— BEGIN Exercise data —

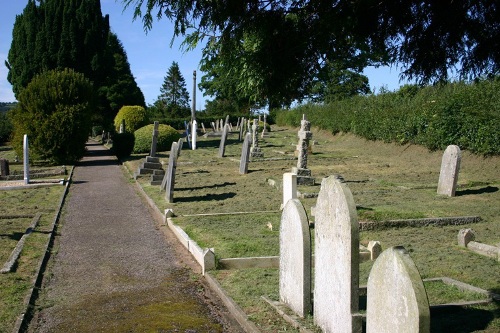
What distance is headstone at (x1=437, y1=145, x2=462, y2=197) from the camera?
1423 centimetres

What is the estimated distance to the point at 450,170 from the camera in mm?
14336

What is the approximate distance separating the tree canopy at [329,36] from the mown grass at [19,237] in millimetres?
3570

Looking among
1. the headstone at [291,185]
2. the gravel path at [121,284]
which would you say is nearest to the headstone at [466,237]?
the headstone at [291,185]

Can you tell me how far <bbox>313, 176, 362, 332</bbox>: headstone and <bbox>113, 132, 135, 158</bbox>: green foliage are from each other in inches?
1015

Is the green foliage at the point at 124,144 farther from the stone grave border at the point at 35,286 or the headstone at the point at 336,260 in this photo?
the headstone at the point at 336,260

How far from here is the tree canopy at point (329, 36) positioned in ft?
15.0

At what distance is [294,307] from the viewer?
5.69m

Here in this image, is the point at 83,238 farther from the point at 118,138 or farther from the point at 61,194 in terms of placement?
the point at 118,138

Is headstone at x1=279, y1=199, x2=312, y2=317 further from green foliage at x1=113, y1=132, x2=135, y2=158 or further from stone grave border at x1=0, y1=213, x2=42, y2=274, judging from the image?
green foliage at x1=113, y1=132, x2=135, y2=158

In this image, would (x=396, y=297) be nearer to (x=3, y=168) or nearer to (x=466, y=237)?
(x=466, y=237)

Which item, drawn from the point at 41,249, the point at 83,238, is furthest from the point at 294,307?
the point at 83,238

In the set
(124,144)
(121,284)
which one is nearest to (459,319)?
(121,284)

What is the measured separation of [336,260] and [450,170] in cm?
1058

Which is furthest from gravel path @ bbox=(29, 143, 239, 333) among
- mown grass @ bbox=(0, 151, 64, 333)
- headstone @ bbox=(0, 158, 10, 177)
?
headstone @ bbox=(0, 158, 10, 177)
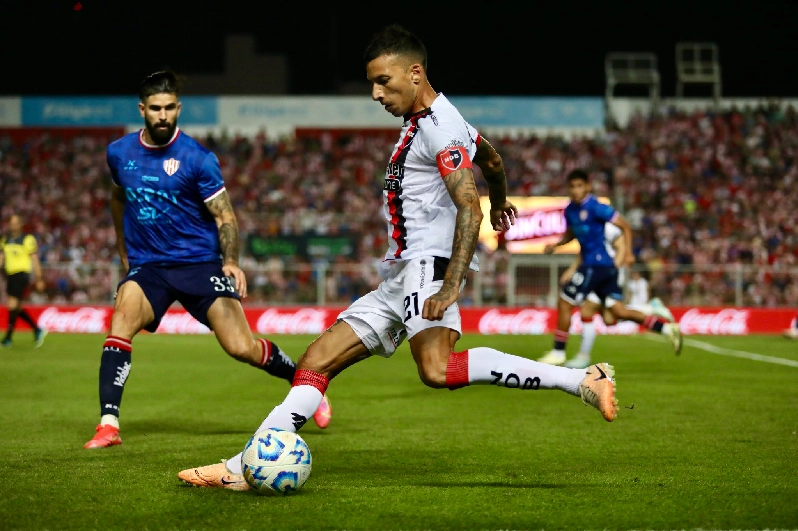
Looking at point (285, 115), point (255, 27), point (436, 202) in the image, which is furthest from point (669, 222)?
point (436, 202)

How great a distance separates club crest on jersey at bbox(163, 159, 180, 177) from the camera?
7457mm

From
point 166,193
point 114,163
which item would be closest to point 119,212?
point 114,163

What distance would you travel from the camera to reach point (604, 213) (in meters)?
13.3

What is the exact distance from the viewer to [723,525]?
4.50 meters

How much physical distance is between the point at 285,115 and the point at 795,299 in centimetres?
2129

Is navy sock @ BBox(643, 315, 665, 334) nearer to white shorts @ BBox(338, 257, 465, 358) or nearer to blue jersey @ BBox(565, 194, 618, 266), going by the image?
blue jersey @ BBox(565, 194, 618, 266)

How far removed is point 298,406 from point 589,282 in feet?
29.1

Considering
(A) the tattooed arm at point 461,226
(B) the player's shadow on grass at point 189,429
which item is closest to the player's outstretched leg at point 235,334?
(B) the player's shadow on grass at point 189,429

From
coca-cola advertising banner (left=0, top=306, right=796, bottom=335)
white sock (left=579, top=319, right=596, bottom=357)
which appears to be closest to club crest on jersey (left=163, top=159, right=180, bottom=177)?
white sock (left=579, top=319, right=596, bottom=357)

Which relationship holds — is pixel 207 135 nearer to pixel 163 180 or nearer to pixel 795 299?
pixel 795 299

— END Exercise data —

▶ **Stated goal**
Lay out the lines of the entries as a Markdown table with columns named "No." and "Line", starting with the line containing "How much physical" and continuing through the end of the entries, with a row number for each line and blank lines omitted.

▶ **Solution to this exercise**
| No. | Line |
|---|---|
| 1 | How much physical distance is between the point at 285,115 and the point at 795,299 in centimetres? |
| 2 | 2129 |
| 3 | Is navy sock @ BBox(643, 315, 665, 334) nearer to white shorts @ BBox(338, 257, 465, 358) or nearer to blue jersey @ BBox(565, 194, 618, 266), going by the image? |
| 4 | blue jersey @ BBox(565, 194, 618, 266) |
| 5 | How far removed is point 298,406 from point 589,282 in feet? |
| 6 | 29.1 |
| 7 | Considering |
| 8 | (A) the tattooed arm at point 461,226 |
| 9 | (B) the player's shadow on grass at point 189,429 |
| 10 | which item is closest to the player's outstretched leg at point 235,334? |
| 11 | (B) the player's shadow on grass at point 189,429 |
| 12 | From |
| 13 | coca-cola advertising banner (left=0, top=306, right=796, bottom=335) |
| 14 | white sock (left=579, top=319, right=596, bottom=357) |
| 15 | which appears to be closest to club crest on jersey (left=163, top=159, right=180, bottom=177)? |
| 16 | white sock (left=579, top=319, right=596, bottom=357) |
| 17 | Which relationship holds — is pixel 207 135 nearer to pixel 163 180 or nearer to pixel 795 299? |
| 18 | pixel 795 299 |